We knew that we had a tough slog ahead of us as we left the summit of Gravenstafel Ridge and started our traverse to Haig. Since Mount Haig was an 1100 meter height gain and Gravenstafel Ridge was only 950 meters, with a 300 meter drop to the col between Gravenstafel and Haig, we figured that we had to gain another 500 meters from the col to the summit of Mount Haig. It didn't look like 500 meters but we were actually bang on with this number so don't say I didn't warn you! The descent down Gravenstafel was fast and easy. We took a quick break at the col - the weather and views were sublime at this spot!
[Looking back at the oddly pyramidal slopes of Gravenstafel Ridge from near the col with Haig.]
[Wietse leads up snow slopes to the impressive summit of Haig.]
The ridge connecting the col to the final 300 vertical meters of Haig's west ridge looked a bit daunting from this angle, but it proved to be fun, hands-on scrambling almost all the way up. We were both thinking that doing the loop in this direction was working out pretty good so far. The final 300 vertical meters almost killed me. My pack was still way too heavy and so Wietse took control of the situation and broke trail to the summit.
[It's further and more height gain then it looks.]
[Incredible views back to Gravenstafel (L) and over the Haig tarn below. Barnaby Ridge to the right.]
[Never ending snow slopes to the summit!]

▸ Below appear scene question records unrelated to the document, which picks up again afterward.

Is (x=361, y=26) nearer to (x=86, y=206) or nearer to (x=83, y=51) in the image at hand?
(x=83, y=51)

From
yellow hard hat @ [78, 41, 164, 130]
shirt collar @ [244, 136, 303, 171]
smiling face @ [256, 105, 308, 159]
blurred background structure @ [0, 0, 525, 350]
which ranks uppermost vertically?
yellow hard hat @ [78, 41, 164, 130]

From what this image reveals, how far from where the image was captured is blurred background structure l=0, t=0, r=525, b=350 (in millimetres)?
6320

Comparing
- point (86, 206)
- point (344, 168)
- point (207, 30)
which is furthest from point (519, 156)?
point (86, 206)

The summit view was incredible and we were very surprised to only be the 8th unique summit party (one guy from Pincher Creek was in there 3 times) since the Centennial register was placed. It is quite a slog but well worth it - and considering how prominent it is to a popular ski resort, I would think more people would visit this summit. I'm sure Andrew's book will attract more traffic to this peak. We had a hard time getting off the summit - not because we couldn't down climb but because the weather was so nice and the ground was warm and comfortable! We both dozed off for a few minutes, it felt like winter finally left in that moment.

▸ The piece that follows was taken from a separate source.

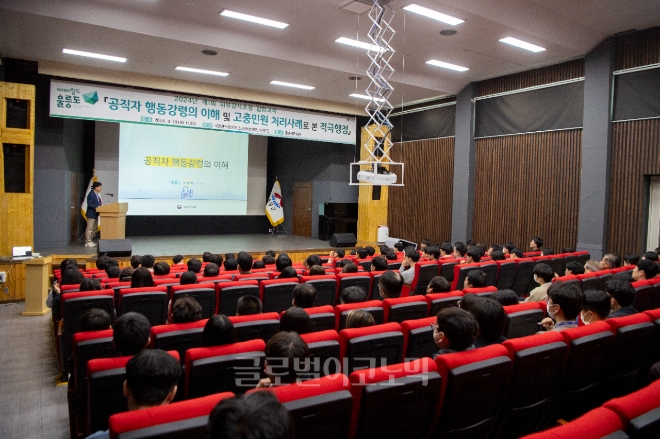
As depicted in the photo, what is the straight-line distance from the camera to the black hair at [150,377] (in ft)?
5.33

[Gorgeous summit views! ++]
[Summit panorama includes, Castle Peak, Barnaby Ridge, Gravenstafel Ridge, Syncline, St. Eloi, Packhorse, Tombstone (R to L). ++]
[Looking north over the tarn towards the ski resort and Barnaby Ridge from the summit.]
[Looking towards Mount Darrah over St. Eloi.]
[Darrah now at far right, looking up the Flathead River drainage at the Border Ranges. ++]
[Looking over Gravenstafel and the Castle Ski Resort to the prairies beyond. ++]
[Telephoto of Mount Darrah to the north which is very impressive from this angle.]
[The obvious and impressive summit of Castle Peak to the west.]
[Another impressive angle on Castle Peak (R) with Victoria Peak rising to the left of it.]
The way down the Southeast ridge was interesting and fun. Good scree with solid down climbing and colorful scenery made the time fly by. Until we got to the little lake, that is. Here time slowed down again. This was the perfect spot to set up a small camp for the night. Unfortunately we didn't have bivy sacks or a tent and we had to regain the ridge ahead of us before hiking out via the ski hill. We underestimated how high up the ridge we had to go. I was hoping we could go up halfway and follow a bench around the nose and onto the ski hill, but that turned out to be a false hope. We'd have been better off just to go right to the top of this ridge and follow it out.
[Wietse descends the SE ridge under the summit of Haig.]
[The going is initially very quick and easy.]
[Great views to the south include Tombstone Mountain.]
[Wietse route finding on a rocky outcrop on descent.]
[Looking back up the SE ridge to the summit of Haig.]
It's a 200 meter height gain, and it hurts at this point, but you're either going to gain that height or do some really nasty bushwhacking and side-hill traversing - so pick your demon and get it done and over with! The top of the lift is actually 100 meters lower than the top of this ridge, which is longer then we were expecting. Eventually we found the chair lift and had an easy hike out from there.
[Time to slog back up the NE ridge...]
[At least it's a lovely day.]
[Last glance back from the NE ridge we crossed, looking at Haig and the SE ridge running down to the left.]
Our final round trip time was just over 9 hours at a steady pace. It took over 4 hours to descend from Mount Haig to the parking lot - so if you do the loop in reverse like we did be prepared for that final 200 meter gain from the lake. One of the best one day, multi peak trips I've done in a long time. Andrew (and those who helped him discover the Castle area) deserves big 'kudos' for writing about this area and opening up new possibilities for peak baggers in the Rockies!